Enable new assume_a in Solve

ricardoV94 · ricardoV94 · commit 15fb803ac50f · 2025-03-06T18:46:10.000+01:00
diff --git a/pytensor/link/jax/dispatch/slinalg.py b/pytensor/link/jax/dispatch/slinalg.py
@@ -1,3 +1,5 @@
+import warnings
+
 import jax
 
 from pytensor.link.jax.dispatch.basic import jax_funcify
@@ -39,13 +41,28 @@ def cholesky(a, lower=lower):
 
 @jax_funcify.register(Solve)
 def jax_funcify_Solve(op, **kwargs):
-    if op.assume_a != "gen" and op.lower:
-        lower = True
+    assume_a = op.assume_a
+    lower = op.lower
+
+    if assume_a == "tridiagonal":
+        # jax.scipy.solve does not yet support tridiagonal matrices
+        # But there's a jax.lax.linalg.tridiaonal_solve we can use instead.
+        def solve(a, b):
+            dl = jax.numpy.diagonal(a, offset=-1, axis1=-2, axis2=-1)

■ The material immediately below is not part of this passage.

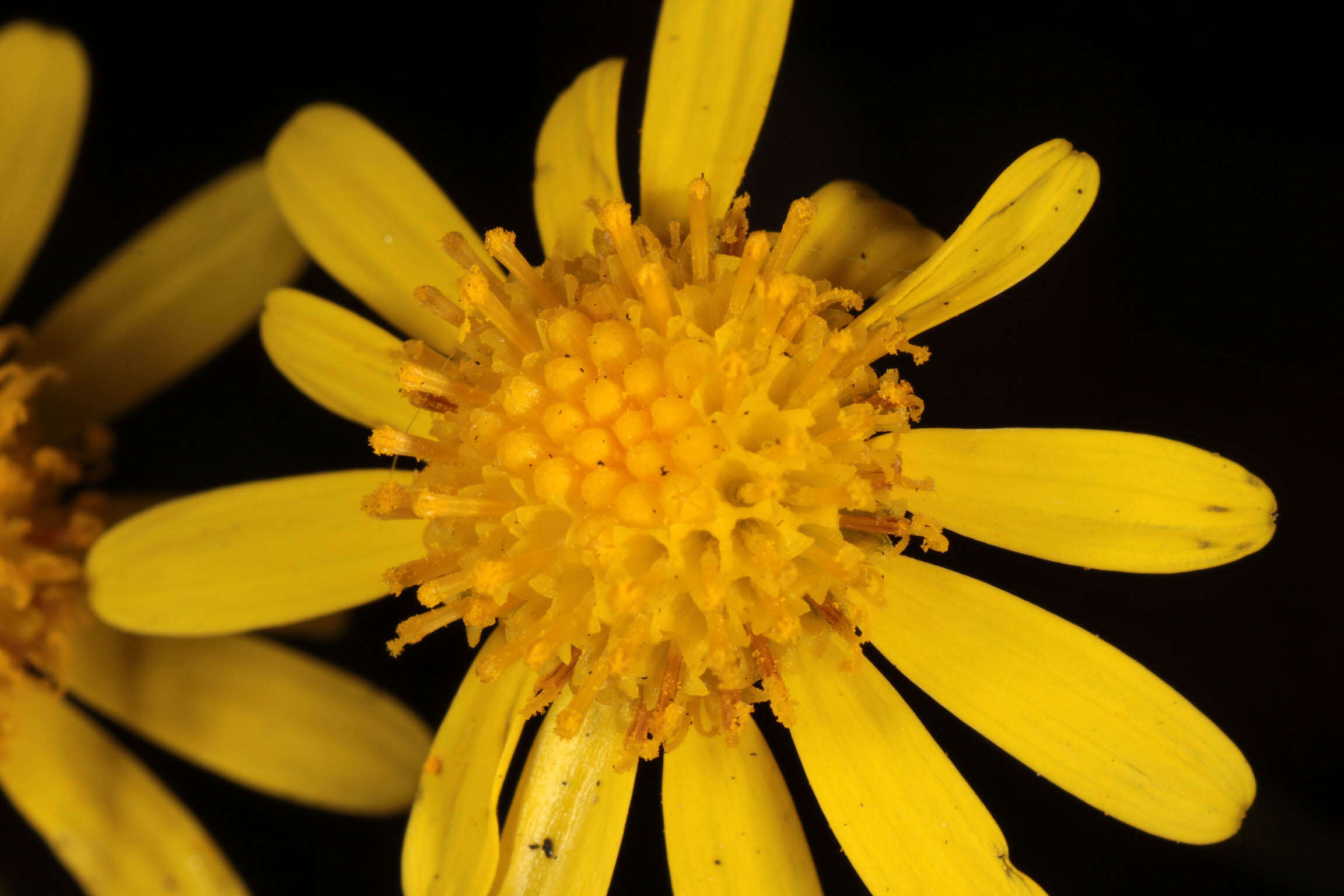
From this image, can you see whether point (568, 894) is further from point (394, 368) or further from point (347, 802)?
point (394, 368)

+            d = jax.numpy.diagonal(a, offset=0, axis1=-2, axis2=-1)
+            du = jax.numpy.diagonal(a, offset=1, axis1=-2, axis2=-1)
+            return jax.lax.linalg.tridiagonal_solve(dl, d, du, b, lower=lower)
+
     else:
-        lower = False
+        if assume_a not in ("gen", "sym", "her", "pos"):
+            warnings.warn(
+                f"JAX solve does not support assume_a={op.assume_a}. Defaulting to assume_a='gen'.",
+                UserWarning,
+            )
+            assume_a = "gen"
 
-    def solve(a, b, lower=lower):
-        return jax.scipy.linalg.solve(a, b, lower=lower)
+        def solve(a, b):
+            return jax.scipy.linalg.solve(a, b, lower=lower, assume_a=assume_a)
 
     return solve
 
diff --git a/pytensor/link/numba/dispatch/slinalg.py b/pytensor/link/numba/dispatch/slinalg.py
@@ -1,3 +1,4 @@
+import warnings
 from collections.abc import Callable
 
 import numba
@@ -1070,14 +1071,16 @@ def numba_funcify_Solve(op, node, **kwargs):
     elif assume_a == "sym":
         solve_fn = _solve_symmetric
     elif assume_a == "her":
-        raise NotImplementedError(
-            'Use assume_a = "sym" for symmetric real matrices. If you need compelx support, '
-            "please open an issue on github."
-        )
+        # We already ruled out complex inputs
+        solve_fn = _solve_symmetric
     elif assume_a == "pos":
         solve_fn = _solve_psd
     else:
-        raise NotImplementedError(f"Assumption {assume_a} not supported in Numba mode")
+        warnings.warn(
+            f"Numba assume_a={assume_a} not implemented. Falling back to general solve.",
+            UserWarning,
+        )
+        solve_fn = _solve_gen
 
     @numba_basic.numba_njit(inline="always")
     def solve(a, b):
diff --git a/pytensor/tensor/slinalg.py b/pytensor/tensor/slinalg.py
@@ -5,8 +5,10 @@
 from typing import Literal, cast
 
 import numpy as np
+import scipy
 import scipy.linalg as scipy_linalg
 from numpy.exceptions import ComplexWarning
+from packaging.version import parse as parse_version
 
 import pytensor
 import pytensor.tensor as pt
@@ -15,6 +17,7 @@
 from pytensor.tensor import TensorLike, as_tensor_variable
 from pytensor.tensor import basic as ptb
 from pytensor.tensor import math as ptm
+from pytensor.tensor.basic import diagonal
 from pytensor.tensor.blockwise import Blockwise
 from pytensor.tensor.nlinalg import kron, matrix_dot
 from pytensor.tensor.shape import reshape
@@ -260,10 +263,10 @@ def make_node(self, A, b):
             raise ValueError(f"`b` must have {self.b_ndim} dims; got {b.type} instead.")
 
         # Infer dtype by solving the most simple case with 1x1 matrices
-        inp_arr = [np.eye(1).astype(A.dtype), np.eye(1).astype(b.dtype)]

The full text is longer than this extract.